Ebenso wenig erfährt man von Peters Mitschülern, die man größtenteils lediglich dem Namen nach kennt. Matt, Courtney und wie sie alle heißen bleiben Unbekannte und etnsprechen ansonsten dem Klischee der Sportskanone und allgemein der "In-Crowd", den angesagtesten Schülern. Sprich, diejenigen, die anders sind als sie, werden nicht nur ausgegrenzt, sondern gnadenlos niedergemacht. Der Versuch Picoults, Verständnis für den Amokläufer zu wecken - was ihr erstaunlicherweise gelingt - hat daher zur Folge, dass die Streiche, die man ihm spielt, immer zahlreicher und grausamer werden. Die Autorin gibt zwar an, aufwendige Recherchen zu dem Thema betrieben zu haben, doch das Motiv, welches sie dem Amoklauf zugrunde legt, wird vollkommen auf Rache reduziert. Da müssten doch auch andere Aspekte eine Rolle spielen, bestimmte Persönlichkeitsmerkmale etwa, da schließlich viele Unschuldige unter den Opfern sind, die sich nie an irgendwelchen Streichen beteiligt haben.

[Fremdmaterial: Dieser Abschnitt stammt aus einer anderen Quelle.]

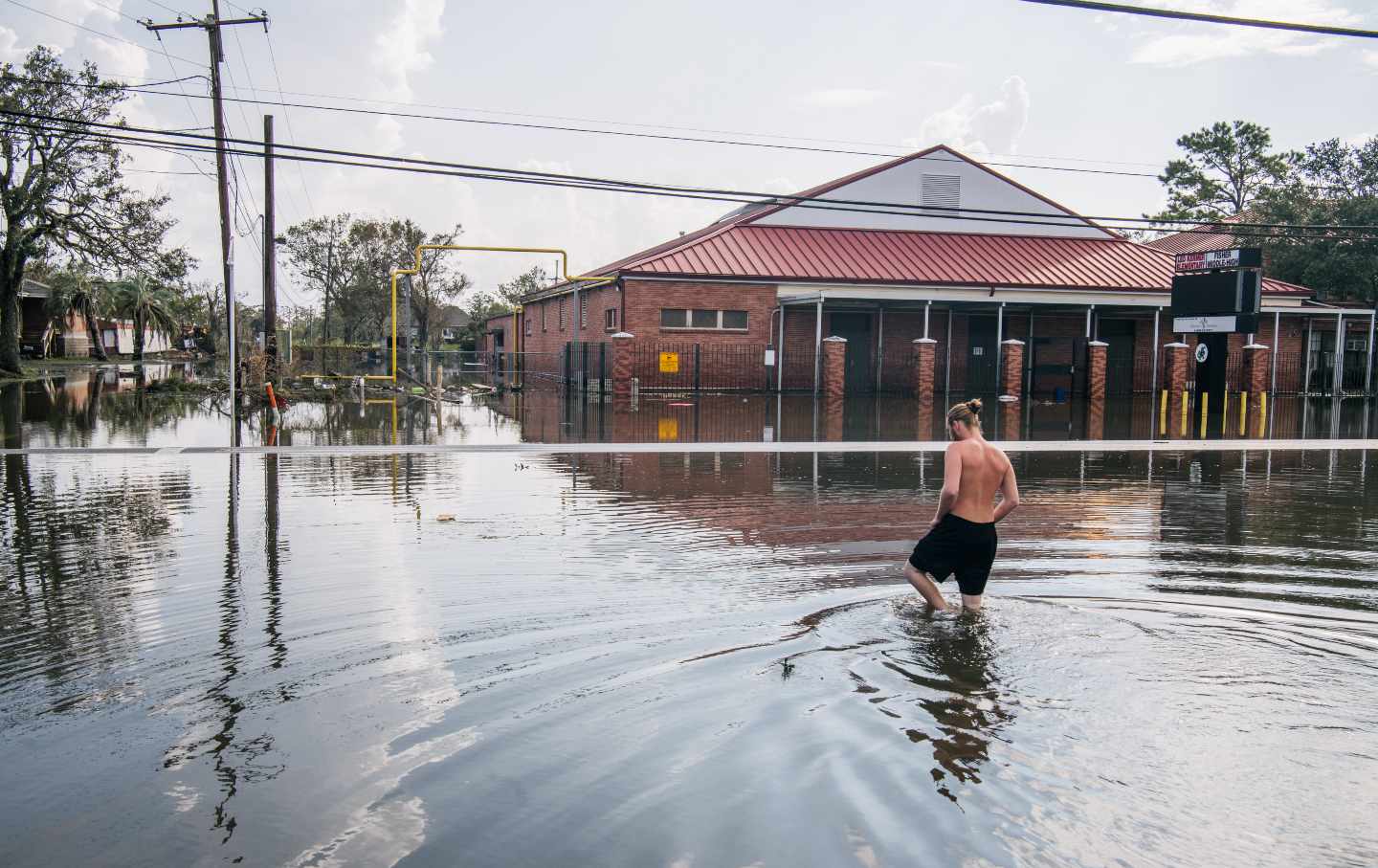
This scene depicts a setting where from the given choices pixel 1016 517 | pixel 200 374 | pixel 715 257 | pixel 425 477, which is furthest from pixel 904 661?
pixel 200 374

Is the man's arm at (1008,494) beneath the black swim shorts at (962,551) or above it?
above

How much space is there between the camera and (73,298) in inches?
2378

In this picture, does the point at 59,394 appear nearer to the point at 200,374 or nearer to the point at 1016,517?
the point at 200,374

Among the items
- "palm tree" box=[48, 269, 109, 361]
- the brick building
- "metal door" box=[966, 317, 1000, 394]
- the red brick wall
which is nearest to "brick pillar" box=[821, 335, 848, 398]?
the brick building

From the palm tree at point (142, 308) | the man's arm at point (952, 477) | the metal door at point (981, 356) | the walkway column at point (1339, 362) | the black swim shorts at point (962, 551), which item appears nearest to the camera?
the man's arm at point (952, 477)

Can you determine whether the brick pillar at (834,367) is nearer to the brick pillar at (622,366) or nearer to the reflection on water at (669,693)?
the brick pillar at (622,366)

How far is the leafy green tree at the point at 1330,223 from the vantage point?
4500cm

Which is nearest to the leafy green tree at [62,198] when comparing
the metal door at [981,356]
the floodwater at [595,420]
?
the floodwater at [595,420]

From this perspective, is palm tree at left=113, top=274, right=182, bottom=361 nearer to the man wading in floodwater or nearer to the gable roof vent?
the gable roof vent

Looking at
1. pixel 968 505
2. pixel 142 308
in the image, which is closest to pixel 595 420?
pixel 968 505

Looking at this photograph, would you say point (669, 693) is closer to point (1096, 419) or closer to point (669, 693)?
point (669, 693)

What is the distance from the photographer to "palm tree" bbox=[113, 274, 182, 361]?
221 ft

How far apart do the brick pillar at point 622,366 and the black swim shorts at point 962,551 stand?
2439 cm

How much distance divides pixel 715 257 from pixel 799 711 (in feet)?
102
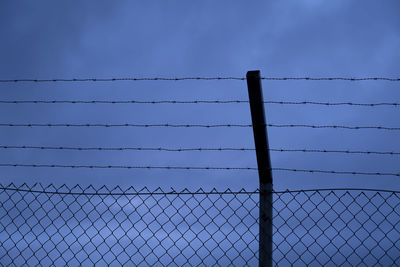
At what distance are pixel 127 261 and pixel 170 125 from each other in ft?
3.07

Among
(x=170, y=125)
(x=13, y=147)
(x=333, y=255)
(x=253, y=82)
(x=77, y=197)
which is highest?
(x=253, y=82)

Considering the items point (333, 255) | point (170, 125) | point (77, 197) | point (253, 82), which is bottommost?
point (333, 255)

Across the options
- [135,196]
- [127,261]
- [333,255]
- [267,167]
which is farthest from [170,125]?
[333,255]

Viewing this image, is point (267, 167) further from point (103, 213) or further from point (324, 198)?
point (103, 213)

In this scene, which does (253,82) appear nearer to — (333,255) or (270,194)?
(270,194)

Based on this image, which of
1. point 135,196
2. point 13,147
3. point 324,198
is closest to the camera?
point 324,198

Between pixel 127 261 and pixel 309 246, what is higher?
pixel 309 246

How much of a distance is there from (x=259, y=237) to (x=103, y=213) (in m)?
1.02

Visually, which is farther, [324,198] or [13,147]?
[13,147]

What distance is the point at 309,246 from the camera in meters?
2.62

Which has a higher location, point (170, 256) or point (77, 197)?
point (77, 197)

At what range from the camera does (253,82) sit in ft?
8.81

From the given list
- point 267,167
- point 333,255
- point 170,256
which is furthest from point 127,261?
point 333,255

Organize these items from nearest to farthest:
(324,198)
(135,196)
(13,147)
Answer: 1. (324,198)
2. (135,196)
3. (13,147)
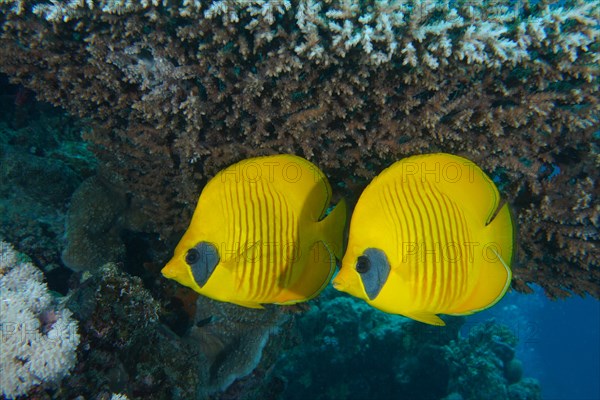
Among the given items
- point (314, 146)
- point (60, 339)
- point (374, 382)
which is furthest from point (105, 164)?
point (374, 382)

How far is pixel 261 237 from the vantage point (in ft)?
5.86

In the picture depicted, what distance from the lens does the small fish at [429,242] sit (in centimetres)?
158

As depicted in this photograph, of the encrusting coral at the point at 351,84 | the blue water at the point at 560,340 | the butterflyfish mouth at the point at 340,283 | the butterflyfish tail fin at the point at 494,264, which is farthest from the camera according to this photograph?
the blue water at the point at 560,340

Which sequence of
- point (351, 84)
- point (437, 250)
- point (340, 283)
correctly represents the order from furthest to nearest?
1. point (351, 84)
2. point (437, 250)
3. point (340, 283)

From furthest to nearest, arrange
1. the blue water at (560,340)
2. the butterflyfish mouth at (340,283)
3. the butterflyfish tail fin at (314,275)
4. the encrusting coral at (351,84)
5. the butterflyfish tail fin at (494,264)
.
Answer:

Richterin Alex Cromier und Tochter Josie wiederum fand ich absolut unsympathisch. Das schadet in meinen Augen dem ansonsten sehr aufwühlenden Roman. Durch den Wechsel zwischen Gegenwart und Vergangenheit, den zwischen Alex, Josie, Peter und Detective Patrick Ducharme - der einzigen durch und durch anständigen und netten Person weit und breit - wird eine Spannung erzeugt, die von der stufenweisen Enthüllung der Hintergründe der Tat lebt. Die große Überraschung zum Schluss, auf die Picoult hinarbeitet, war aber vorhersehbar. Ebenso wie die Viktimisierung Peters, mit dem man Mitleid empfindet und sogar ansatzweise versteht, weshalb er schließlich durchgedreht ist. Allerdings gelingt das Picoult nur, weil sie die Opfer fast vollständig ausblendet. Die Autorin schlägt sich wacker, ich war wirklich gespannt auf ihre Erklärungsversuche, doch die psychologische Seite kam für meinen Geschmack zu kurz.

Schon gewusst?
"19 Minuten" errang kurz nach Erscheinen bereits den ersten Platz der New-York-Times-Bestsellerliste und hielt sich dort wochenlang.